Sent from my iPhone using Tapatalk

----------


## MegalaDON

Only been flinging arrows for about 5 months now but would be great to meet up.... Located Pukekohe/Waiuku way.

----------


## onamish

me + my 15 year old - also based in Orewa

----------


## Russian 22.

Join kaimai bow hunter's facebook group. They do bow only or rifle  heli trips. Competition etc

----------


## creaky_pack

Im really keen to get into it but havent done any yet, does anybody have advice on whether to go with a normal compound or compound crossbow

----------


## silentscope

> Im really keen to get into it but havent done any yet, does anybody have advice on whether to go with a normal compound or compound crossbow


i started off with a crossbow, its a lot easier to shoot when starting but when hunting i found it quite awkward and bulky and hard to reload in a hurry. i now have a compound bow and its far nicer to carry around but it does take a lot more practice to master.

----------


## creaky_pack

> i started off with a crossbow, its a lot easier to shoot when starting but when hunting i found it quite awkward and bulky and hard to reload in a hurry. i now have a compound bow and its far nicer to carry around but it does take a lot more practice to master.

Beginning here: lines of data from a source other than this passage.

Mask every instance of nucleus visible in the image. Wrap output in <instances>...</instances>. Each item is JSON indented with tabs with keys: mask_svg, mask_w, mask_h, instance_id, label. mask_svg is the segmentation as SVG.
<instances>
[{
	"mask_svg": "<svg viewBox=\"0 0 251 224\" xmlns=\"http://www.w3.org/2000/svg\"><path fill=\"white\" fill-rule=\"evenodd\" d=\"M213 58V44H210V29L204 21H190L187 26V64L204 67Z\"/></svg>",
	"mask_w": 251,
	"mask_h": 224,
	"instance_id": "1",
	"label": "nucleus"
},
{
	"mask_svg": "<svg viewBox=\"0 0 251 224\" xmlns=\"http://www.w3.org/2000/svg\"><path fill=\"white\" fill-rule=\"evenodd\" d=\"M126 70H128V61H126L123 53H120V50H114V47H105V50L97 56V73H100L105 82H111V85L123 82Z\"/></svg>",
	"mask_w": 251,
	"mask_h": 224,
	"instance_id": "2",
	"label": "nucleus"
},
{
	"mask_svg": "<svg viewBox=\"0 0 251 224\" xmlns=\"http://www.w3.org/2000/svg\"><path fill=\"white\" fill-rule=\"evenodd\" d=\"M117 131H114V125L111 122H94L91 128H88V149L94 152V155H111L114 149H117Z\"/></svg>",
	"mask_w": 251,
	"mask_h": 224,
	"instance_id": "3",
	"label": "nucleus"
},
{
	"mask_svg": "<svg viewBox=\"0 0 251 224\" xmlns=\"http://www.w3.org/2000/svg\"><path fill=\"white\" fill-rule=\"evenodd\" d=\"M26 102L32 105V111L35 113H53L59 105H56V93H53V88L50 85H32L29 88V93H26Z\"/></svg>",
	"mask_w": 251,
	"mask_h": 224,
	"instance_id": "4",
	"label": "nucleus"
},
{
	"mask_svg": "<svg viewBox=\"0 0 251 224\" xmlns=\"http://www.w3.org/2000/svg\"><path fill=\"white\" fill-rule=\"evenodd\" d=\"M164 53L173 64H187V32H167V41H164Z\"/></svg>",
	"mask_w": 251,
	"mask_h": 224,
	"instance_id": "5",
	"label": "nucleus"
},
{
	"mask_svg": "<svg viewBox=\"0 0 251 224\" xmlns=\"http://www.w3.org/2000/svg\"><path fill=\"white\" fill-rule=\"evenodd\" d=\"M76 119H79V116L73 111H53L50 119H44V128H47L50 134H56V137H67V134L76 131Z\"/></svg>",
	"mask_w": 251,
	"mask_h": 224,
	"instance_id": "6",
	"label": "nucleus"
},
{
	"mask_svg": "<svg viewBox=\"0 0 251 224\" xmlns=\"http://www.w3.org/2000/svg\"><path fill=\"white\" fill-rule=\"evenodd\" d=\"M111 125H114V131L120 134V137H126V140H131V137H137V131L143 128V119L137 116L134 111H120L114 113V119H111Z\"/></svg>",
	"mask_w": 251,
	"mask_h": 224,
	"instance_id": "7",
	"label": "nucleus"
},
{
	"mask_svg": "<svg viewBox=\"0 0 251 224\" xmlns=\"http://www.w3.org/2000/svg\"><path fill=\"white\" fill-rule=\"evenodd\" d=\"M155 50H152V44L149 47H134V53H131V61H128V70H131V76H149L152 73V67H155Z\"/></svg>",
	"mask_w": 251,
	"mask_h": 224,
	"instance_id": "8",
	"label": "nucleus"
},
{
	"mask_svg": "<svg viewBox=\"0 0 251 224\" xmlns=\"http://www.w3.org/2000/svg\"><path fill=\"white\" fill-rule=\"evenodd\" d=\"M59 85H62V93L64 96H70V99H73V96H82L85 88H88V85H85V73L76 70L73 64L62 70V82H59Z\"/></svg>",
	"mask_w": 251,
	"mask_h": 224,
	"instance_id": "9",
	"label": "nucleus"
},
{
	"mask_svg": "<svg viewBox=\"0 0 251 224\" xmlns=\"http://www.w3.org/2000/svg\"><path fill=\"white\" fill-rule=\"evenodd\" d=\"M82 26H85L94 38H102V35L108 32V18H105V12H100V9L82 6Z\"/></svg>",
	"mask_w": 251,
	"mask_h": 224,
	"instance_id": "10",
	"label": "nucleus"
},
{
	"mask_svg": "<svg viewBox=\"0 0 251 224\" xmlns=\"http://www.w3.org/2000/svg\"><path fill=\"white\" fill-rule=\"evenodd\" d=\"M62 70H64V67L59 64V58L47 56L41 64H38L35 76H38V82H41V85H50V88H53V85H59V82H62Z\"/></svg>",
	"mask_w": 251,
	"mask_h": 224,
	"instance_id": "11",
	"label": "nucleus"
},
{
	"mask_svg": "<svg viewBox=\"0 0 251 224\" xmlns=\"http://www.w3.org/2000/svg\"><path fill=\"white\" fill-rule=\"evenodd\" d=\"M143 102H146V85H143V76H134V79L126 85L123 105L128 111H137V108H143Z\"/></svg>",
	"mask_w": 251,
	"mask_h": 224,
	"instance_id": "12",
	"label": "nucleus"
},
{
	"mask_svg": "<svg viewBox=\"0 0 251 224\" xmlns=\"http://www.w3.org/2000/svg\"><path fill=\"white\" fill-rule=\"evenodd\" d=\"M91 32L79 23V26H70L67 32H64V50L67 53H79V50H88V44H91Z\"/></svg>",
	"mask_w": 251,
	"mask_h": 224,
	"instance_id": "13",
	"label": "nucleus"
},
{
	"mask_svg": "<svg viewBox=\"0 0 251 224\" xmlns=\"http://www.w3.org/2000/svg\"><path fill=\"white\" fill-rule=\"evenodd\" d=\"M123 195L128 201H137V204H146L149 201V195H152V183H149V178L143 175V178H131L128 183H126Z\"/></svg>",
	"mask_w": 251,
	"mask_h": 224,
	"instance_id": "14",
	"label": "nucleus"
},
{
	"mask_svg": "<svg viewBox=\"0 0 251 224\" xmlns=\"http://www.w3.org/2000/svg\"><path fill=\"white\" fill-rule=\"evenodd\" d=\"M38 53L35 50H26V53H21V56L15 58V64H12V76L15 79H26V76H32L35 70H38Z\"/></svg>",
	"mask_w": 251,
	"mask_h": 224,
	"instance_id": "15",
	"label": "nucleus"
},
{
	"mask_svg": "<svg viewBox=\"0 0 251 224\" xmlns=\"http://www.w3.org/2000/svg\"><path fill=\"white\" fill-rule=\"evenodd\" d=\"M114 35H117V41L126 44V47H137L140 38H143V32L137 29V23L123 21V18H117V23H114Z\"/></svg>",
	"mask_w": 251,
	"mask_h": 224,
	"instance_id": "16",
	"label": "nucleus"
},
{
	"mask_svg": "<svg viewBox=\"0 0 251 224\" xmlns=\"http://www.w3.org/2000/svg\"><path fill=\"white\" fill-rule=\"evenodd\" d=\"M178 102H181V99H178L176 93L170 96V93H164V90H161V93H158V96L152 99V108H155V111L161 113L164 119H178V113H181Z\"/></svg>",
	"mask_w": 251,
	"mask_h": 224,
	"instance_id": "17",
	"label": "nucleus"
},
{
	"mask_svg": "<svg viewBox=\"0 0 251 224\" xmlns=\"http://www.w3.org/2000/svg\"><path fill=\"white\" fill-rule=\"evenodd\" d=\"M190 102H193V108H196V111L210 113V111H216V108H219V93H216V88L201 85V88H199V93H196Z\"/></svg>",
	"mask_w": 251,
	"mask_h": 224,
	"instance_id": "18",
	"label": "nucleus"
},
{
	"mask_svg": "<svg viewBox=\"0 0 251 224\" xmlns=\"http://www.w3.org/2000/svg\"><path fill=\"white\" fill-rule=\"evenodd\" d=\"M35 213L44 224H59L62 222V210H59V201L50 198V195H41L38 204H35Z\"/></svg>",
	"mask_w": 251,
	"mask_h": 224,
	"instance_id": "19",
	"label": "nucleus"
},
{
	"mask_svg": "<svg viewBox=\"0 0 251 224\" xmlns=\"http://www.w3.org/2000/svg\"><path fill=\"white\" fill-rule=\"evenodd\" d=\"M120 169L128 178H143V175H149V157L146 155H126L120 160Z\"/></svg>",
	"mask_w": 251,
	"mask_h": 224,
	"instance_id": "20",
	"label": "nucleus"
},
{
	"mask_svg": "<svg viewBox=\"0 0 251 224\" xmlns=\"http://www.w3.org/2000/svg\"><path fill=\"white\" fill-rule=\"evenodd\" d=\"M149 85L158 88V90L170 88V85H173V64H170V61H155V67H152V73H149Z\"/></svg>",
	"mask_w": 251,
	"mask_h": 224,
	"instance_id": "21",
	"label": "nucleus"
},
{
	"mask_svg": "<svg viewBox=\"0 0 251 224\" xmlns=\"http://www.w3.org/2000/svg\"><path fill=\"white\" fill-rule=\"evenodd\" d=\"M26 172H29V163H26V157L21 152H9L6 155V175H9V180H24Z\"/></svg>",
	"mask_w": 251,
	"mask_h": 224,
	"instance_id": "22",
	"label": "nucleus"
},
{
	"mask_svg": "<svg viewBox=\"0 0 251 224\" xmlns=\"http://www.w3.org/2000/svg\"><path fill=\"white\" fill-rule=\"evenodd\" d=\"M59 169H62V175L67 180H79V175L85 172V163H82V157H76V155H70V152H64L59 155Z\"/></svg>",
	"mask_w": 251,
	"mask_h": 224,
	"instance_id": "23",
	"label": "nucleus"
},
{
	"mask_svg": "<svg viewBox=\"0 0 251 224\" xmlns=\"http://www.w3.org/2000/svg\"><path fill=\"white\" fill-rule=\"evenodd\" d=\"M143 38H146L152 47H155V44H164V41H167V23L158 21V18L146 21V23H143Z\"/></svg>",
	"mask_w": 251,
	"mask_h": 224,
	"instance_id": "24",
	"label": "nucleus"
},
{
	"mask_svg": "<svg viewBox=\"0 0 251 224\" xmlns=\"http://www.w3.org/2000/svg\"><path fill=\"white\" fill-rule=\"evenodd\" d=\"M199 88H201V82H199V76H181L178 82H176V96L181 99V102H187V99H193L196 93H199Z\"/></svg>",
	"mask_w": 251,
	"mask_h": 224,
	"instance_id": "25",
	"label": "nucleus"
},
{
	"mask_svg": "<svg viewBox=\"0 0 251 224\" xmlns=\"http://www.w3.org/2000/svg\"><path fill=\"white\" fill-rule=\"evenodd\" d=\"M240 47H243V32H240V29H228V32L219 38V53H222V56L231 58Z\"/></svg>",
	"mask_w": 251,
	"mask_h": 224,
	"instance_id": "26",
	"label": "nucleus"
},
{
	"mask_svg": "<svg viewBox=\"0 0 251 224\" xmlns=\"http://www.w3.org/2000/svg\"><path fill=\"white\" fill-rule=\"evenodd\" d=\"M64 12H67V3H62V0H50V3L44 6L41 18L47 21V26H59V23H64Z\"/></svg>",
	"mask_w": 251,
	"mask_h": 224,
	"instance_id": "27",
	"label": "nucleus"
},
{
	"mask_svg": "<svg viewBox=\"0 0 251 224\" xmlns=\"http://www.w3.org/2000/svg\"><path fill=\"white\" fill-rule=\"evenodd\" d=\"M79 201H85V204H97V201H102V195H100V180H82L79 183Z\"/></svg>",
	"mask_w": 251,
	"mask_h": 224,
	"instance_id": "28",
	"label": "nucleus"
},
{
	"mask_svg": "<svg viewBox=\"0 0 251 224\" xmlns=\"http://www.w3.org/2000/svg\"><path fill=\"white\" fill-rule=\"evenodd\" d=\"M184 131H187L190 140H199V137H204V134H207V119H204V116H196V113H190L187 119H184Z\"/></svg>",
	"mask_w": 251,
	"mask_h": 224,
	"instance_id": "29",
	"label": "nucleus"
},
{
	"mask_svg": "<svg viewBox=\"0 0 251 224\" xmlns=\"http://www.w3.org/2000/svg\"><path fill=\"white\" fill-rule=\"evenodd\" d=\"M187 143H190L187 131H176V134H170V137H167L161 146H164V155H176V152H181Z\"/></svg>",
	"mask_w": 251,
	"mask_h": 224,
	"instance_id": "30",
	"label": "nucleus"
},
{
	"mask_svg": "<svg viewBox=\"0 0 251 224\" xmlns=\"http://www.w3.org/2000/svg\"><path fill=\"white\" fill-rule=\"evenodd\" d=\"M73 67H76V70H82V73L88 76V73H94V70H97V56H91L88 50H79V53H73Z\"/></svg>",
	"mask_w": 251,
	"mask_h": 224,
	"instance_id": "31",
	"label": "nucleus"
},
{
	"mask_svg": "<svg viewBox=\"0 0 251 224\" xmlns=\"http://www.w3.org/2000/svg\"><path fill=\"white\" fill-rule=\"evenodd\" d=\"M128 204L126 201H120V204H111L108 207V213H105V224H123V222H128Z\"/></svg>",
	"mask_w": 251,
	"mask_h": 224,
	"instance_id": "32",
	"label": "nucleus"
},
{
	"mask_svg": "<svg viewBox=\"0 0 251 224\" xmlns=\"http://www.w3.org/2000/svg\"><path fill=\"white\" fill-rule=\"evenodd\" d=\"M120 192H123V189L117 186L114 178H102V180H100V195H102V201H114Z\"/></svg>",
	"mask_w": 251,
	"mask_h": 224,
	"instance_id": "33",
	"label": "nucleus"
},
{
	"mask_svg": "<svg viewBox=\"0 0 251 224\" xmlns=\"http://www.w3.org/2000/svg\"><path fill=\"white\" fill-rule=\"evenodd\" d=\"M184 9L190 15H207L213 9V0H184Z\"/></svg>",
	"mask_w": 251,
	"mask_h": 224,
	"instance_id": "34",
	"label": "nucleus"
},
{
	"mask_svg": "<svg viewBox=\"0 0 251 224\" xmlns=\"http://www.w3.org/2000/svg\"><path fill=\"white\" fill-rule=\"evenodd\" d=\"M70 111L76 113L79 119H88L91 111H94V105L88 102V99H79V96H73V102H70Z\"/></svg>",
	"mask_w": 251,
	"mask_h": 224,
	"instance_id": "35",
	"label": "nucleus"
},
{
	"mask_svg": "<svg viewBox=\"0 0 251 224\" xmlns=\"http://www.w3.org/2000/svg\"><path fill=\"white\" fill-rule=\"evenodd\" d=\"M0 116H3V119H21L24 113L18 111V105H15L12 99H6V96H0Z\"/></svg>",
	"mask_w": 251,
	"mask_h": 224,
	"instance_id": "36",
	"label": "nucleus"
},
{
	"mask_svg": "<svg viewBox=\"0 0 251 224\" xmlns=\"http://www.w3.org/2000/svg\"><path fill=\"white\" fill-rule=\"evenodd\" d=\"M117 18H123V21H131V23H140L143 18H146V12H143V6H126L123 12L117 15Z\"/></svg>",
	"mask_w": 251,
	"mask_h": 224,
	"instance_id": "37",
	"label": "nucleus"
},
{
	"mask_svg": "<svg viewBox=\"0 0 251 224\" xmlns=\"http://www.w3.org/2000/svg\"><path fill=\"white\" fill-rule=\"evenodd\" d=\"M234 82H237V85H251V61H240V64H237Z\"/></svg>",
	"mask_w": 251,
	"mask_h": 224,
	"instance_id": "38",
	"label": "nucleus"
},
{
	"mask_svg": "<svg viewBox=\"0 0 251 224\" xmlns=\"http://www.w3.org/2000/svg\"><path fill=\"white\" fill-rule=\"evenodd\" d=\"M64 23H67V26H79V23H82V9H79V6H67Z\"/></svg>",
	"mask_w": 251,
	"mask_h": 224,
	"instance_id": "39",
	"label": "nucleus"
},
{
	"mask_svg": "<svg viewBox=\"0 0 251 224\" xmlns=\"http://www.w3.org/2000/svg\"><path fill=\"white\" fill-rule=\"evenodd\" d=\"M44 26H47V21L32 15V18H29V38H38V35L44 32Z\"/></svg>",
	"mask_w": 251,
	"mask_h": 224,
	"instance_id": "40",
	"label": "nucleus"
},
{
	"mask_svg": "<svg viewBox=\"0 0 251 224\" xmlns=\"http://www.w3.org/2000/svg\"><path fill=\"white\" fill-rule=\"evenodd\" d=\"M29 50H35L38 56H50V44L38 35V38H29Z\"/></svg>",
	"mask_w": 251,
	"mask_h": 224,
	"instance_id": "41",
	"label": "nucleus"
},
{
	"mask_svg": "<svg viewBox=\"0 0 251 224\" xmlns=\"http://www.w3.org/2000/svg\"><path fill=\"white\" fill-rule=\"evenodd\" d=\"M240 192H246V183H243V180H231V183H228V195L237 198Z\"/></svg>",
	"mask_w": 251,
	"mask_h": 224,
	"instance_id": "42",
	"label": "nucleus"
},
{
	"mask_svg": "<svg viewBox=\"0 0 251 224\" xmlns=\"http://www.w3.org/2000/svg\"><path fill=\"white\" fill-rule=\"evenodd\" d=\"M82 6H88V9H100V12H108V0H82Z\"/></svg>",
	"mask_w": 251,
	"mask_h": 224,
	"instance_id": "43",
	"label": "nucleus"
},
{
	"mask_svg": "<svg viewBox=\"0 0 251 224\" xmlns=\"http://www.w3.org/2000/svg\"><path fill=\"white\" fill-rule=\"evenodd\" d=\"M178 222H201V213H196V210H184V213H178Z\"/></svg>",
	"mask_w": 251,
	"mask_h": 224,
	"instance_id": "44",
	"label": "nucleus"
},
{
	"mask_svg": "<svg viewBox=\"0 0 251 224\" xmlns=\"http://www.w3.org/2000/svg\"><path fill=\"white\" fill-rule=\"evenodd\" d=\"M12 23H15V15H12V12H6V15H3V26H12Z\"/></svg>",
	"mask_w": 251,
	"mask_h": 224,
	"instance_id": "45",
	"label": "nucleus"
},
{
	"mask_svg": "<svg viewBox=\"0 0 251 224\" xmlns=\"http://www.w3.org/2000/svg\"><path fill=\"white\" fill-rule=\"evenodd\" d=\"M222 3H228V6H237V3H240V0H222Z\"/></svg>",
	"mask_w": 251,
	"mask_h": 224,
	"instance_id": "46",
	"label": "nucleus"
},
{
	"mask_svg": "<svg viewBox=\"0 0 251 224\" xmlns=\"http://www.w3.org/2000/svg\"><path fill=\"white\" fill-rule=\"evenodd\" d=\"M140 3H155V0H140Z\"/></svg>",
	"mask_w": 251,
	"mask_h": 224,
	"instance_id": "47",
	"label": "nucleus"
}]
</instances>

Its also impossible to find a range that will allow crossbows. Any particular advice on a type of compound bow or some baseline requirements that it should have?

----------


## stug

Just go to Advanced archery they will set you right. 60lb draw weight 85%let off or similar. How much you want to spend is up to you. Getting it fitted and tuned right is more important than the actual bow.

----------


## Remote

Problem with the wheel bows is they get bashed around too much in the bush. Always have to go back to the bow press to get them sorted out. Alignment out and you're screwed. All the parts too, wear and tear. Go for a good recurve or longbow and muscle up. Single string, shoot off the shelf, a little bow quiver. Once you can shoot it you can take it anywhere, light and simple as. Start at 30lb and then muscle up until you can hold 45lb for 30 secs or so, no shakes. That's enough for anything in the country with a well tuned heavy arrow and good fixed 2 blade. Old school and way easier on the wallet. Also more fun and athletic than a compound IMO. I shoot into high 60's, but it's overkill. Just like the feeling of it.

----------


## SmokeyJason

> Problem with the wheel bows is they get bashed around too much in the bush. Always have to go back to the bow press to get them sorted out. Alignment out and you're screwed. All the parts too, wear and tear. Go for a good recurve or longbow and muscle up. Single string, shoot off the shelf, a little bow quiver. Once you can shoot it you can take it anywhere, light and simple as. Start at 30lb and then muscle up until you can hold 45lb for 30 secs or so, no shakes. That's enough for anything in the country with a well tuned heavy arrow and good fixed 2 blade. Old school and way easier on the wallet. Also more fun and athletic than a compound IMO. I shoot into high 60's, but it's overkill. Just like the feeling of it.


Too true. Looking at buying a take apart longbow. So much easier flying overseas. Chuck in the pack and its hidden.

----------